Los simbas llaman a su tierra Teutayapi (de “teuta”, esto es, “casa”). El significado de la expresión es “la última de las casas”, o “el último de los reductos”. Pero lo que es idílico para ellos luce flagrantemente inhumano para Occidente. Entran aquí en irresoluble conflicto los Derechos Humanos con el Principio de Respeto a la Diversidad Cultural. ¿Qué hacer, qué hacer? ¿Intervenir o no intervenir? ¿Hacerlo solo en ciertos ámbitos concretos? Pero eso, ¿no sería ya violar la integridad cultural de los simbas? Y aunque la población está en plena expansión, ¿qué tal una epidemia como la que entre 1343 y 1353 aniquiló a un tercio de la población euroasiática y africana, esto es, el ecúmene hasta entonces conocido y cartografiado en el planeta? ¿Y hasta cuándo su agrafia les permitirá no ser irremisiblemente aplastados por un mundo que avanza a la velocidad de un meteoro?
Quizás se nos ha ido la mano en el prurito del respeto a la diversidad cultural. Quizás la diferencia de la alteridad solo debe ser observada y honrada en el tanto el otro no atente contra su propia vida. Quizás ningún pueblo, no importa cuál sea su ideología, debe ser privado de educación, de la letra y la cultura. Quizás la preocupación por la salud física y por la necesidad de actualización histórica deban ser armoniosamente integrados –sin jamás destruirla– con la identidad cultural de un pueblo dado.
¿Y qué tal sí al asumir la responsabilidad de dotar a este pueblo virgen de Occidente de algunos beneficios de nuestra medicina o nuestra educación los contaminamos, inexorablemente, de todos nuestros vicios sociales y aberraciones colectivas? La cultura es sistémica, orgánica: no podemos hacerles el don de nuestras vacunas o aspirinas sin que en el paquete se filtren nuestros peores antivalores. Occidente terminará haciendo lo que ha hecho mil veces en la historia del planeta: diseminarse como un virus, propagar e imponer sus ideologías, religiones, hábitos, filosofías, ciencia, tecnología, concepción transaccional y bancaria de la vida, individualismo fanático, culto idólatra de la mercancía y defensa feroz de la propiedad privada. Eso somos… Bueno, también somo Beethoven, Cervantes y Monet, convengo. Pero los simbas han vivido perfectamente felices sin esos descomunales cánones artísticos, y ni siquiera sabemos si en su cultura existe la noción efectiva de “arte”. El “arte” es un fenómeno relativamente reciente en la historia de Occidente. Las pinturas rupestres de las cuevas de Altamira y Lascaux –que nosotros, hijos del siglo XXI, consideramos bellas– eran instrumentos mágicos y funcionales: tenían el muy pragmático y puntual propósito de atraer a la región a los animales que los hombres debían cazar para beneficiarse de su carne y de sus pieles.

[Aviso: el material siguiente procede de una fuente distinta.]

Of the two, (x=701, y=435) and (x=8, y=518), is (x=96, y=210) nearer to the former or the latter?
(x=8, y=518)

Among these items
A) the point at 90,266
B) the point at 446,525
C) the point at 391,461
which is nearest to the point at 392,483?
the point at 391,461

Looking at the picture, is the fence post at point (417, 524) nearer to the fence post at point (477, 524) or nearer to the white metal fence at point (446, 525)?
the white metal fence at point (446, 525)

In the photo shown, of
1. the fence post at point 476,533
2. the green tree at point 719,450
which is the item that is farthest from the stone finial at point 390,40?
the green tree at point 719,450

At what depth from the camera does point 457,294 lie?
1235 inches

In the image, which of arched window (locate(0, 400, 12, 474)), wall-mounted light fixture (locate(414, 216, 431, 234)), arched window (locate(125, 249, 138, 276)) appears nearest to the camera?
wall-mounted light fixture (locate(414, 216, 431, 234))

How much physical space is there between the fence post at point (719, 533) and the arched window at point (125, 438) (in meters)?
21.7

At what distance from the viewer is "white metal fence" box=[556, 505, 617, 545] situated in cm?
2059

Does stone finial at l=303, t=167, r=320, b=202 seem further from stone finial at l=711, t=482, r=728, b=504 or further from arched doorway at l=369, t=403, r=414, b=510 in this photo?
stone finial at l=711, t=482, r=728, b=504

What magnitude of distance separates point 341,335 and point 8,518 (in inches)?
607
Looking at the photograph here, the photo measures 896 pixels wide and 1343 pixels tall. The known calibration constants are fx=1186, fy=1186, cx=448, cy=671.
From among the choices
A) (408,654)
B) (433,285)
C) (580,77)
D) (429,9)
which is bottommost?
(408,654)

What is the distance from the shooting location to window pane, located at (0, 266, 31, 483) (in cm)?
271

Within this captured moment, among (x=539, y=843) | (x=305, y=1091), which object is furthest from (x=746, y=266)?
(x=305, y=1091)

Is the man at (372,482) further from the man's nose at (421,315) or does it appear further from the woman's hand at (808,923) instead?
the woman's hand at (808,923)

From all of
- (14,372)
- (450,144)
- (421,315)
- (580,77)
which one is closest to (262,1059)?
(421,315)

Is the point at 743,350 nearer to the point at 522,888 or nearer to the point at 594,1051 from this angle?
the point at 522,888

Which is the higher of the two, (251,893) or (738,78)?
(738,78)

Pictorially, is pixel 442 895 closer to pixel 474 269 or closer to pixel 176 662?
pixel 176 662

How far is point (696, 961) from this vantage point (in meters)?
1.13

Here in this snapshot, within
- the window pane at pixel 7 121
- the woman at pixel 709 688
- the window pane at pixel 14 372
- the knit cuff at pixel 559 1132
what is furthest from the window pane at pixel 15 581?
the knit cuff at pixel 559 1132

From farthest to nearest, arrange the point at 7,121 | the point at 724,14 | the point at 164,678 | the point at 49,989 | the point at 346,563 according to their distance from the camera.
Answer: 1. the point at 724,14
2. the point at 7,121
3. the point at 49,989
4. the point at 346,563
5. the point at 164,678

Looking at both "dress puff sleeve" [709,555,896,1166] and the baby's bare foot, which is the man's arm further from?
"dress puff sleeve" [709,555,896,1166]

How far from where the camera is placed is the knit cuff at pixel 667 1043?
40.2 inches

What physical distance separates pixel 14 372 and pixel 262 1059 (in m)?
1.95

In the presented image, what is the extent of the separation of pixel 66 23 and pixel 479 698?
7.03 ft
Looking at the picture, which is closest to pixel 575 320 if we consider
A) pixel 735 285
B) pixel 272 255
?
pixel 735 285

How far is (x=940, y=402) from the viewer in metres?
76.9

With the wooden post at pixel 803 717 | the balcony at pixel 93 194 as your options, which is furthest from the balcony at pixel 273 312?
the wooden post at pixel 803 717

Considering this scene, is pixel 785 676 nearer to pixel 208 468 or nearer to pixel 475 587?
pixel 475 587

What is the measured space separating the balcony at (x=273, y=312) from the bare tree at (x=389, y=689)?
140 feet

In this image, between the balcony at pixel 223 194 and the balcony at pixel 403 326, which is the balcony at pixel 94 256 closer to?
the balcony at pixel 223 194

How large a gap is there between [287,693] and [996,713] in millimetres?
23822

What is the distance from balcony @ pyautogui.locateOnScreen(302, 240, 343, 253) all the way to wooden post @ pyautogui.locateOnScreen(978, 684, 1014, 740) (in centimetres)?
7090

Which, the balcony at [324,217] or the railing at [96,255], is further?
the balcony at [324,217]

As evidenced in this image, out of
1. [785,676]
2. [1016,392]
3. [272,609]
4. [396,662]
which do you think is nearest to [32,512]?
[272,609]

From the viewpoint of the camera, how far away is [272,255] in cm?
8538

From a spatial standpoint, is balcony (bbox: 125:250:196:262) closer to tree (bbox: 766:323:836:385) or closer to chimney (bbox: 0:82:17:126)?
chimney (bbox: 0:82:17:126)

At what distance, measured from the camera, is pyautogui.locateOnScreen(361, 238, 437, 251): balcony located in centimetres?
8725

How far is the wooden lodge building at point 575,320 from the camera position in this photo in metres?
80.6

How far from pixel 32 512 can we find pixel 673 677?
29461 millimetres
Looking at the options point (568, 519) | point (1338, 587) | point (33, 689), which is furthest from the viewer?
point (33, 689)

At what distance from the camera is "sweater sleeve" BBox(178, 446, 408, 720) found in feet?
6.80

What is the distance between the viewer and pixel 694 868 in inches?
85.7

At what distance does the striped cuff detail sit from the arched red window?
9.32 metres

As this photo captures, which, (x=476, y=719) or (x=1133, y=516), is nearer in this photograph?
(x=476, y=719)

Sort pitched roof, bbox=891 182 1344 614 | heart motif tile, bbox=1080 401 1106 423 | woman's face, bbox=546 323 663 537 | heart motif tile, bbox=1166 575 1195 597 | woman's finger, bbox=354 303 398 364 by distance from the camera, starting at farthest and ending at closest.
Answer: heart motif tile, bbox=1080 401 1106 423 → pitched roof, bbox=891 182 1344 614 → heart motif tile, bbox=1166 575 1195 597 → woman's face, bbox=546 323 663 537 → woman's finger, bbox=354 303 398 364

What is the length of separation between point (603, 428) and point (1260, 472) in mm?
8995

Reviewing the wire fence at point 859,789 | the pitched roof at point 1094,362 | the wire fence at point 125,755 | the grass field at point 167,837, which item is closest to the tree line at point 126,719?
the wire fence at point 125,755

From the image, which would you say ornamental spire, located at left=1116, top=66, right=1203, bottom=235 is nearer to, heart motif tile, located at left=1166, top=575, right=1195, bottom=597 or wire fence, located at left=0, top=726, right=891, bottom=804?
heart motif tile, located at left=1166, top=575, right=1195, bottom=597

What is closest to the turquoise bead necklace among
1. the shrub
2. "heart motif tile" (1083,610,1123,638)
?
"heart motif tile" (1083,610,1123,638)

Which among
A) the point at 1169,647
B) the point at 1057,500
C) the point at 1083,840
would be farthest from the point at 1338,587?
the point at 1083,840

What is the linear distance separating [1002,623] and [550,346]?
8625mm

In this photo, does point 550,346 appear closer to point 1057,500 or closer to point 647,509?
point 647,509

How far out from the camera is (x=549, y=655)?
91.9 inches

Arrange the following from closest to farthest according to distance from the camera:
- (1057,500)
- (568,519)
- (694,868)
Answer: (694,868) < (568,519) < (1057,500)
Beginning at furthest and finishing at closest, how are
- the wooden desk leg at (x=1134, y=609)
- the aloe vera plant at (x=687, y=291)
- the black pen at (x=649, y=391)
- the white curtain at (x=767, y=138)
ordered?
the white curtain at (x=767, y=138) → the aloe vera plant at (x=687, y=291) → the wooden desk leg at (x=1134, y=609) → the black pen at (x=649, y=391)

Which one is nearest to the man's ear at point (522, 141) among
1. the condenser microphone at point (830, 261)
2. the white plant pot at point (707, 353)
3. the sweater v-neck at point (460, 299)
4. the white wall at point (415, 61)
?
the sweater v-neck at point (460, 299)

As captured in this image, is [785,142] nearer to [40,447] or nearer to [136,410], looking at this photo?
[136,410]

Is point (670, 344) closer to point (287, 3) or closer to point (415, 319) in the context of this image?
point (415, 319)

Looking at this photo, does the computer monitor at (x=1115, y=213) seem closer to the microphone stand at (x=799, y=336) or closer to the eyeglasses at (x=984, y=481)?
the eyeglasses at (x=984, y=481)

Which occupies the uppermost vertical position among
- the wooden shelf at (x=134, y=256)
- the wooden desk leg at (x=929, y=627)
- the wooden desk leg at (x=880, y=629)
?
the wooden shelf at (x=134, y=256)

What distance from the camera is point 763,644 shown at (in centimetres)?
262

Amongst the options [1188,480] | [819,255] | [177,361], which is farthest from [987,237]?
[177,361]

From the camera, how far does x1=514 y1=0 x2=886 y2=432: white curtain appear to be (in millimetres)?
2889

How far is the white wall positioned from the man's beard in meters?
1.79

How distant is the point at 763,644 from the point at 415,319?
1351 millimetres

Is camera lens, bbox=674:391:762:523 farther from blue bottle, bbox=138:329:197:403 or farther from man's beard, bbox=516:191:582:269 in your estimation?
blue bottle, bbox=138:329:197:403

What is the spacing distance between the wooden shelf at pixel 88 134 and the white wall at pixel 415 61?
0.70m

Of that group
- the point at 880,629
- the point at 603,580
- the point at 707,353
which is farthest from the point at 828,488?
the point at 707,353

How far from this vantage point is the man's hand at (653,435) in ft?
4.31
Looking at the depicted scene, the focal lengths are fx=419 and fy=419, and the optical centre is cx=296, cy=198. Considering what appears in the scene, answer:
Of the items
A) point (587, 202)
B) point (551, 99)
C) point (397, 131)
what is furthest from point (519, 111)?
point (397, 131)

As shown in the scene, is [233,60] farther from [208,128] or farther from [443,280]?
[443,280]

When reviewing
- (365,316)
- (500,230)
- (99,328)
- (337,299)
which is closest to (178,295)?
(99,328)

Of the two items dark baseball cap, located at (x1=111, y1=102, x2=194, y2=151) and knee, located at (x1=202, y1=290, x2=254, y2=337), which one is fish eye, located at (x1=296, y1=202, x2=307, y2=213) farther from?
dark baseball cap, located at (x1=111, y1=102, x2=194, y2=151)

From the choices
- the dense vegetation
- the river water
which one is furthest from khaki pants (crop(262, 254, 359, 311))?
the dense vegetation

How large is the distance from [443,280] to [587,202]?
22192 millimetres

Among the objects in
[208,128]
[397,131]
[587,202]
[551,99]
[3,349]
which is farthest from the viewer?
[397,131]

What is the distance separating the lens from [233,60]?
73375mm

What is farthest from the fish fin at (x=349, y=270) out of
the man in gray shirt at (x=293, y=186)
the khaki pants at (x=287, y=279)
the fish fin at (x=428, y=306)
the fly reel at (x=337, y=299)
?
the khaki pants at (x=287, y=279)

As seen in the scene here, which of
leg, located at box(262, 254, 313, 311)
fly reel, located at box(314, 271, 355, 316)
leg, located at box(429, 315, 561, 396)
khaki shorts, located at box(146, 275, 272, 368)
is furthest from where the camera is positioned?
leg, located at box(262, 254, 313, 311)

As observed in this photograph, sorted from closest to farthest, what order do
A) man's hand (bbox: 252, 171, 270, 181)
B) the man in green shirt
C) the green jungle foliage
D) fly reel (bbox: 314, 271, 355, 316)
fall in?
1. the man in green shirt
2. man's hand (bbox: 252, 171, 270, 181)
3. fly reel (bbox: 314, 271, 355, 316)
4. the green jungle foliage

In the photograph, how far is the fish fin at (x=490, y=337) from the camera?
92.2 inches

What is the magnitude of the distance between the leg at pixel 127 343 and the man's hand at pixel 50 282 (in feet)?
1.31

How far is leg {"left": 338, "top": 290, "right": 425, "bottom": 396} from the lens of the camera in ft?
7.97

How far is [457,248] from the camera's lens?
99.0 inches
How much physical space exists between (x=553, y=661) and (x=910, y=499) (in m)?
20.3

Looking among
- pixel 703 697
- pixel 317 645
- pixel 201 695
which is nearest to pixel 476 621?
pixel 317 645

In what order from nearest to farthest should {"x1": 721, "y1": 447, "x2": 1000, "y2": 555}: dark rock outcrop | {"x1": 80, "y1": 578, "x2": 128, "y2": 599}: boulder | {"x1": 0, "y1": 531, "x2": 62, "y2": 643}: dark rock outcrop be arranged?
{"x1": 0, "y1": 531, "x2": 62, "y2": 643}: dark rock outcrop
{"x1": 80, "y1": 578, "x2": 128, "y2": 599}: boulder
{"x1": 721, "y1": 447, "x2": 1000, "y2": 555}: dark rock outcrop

¿Qué hacer, qué hacer? O mejor dicho, ¿qué no hacer? No lo sé, queridos amigos y amigas. Yo no tengo las respuestas. Me limito tan solo a levantar las preguntas, y aun de mi eficacia como preguntador inveterado tengo mis dudas.
*El autor de esta opinión es escritor, pianista, cuentista, columnista y ex diplomático costarricense.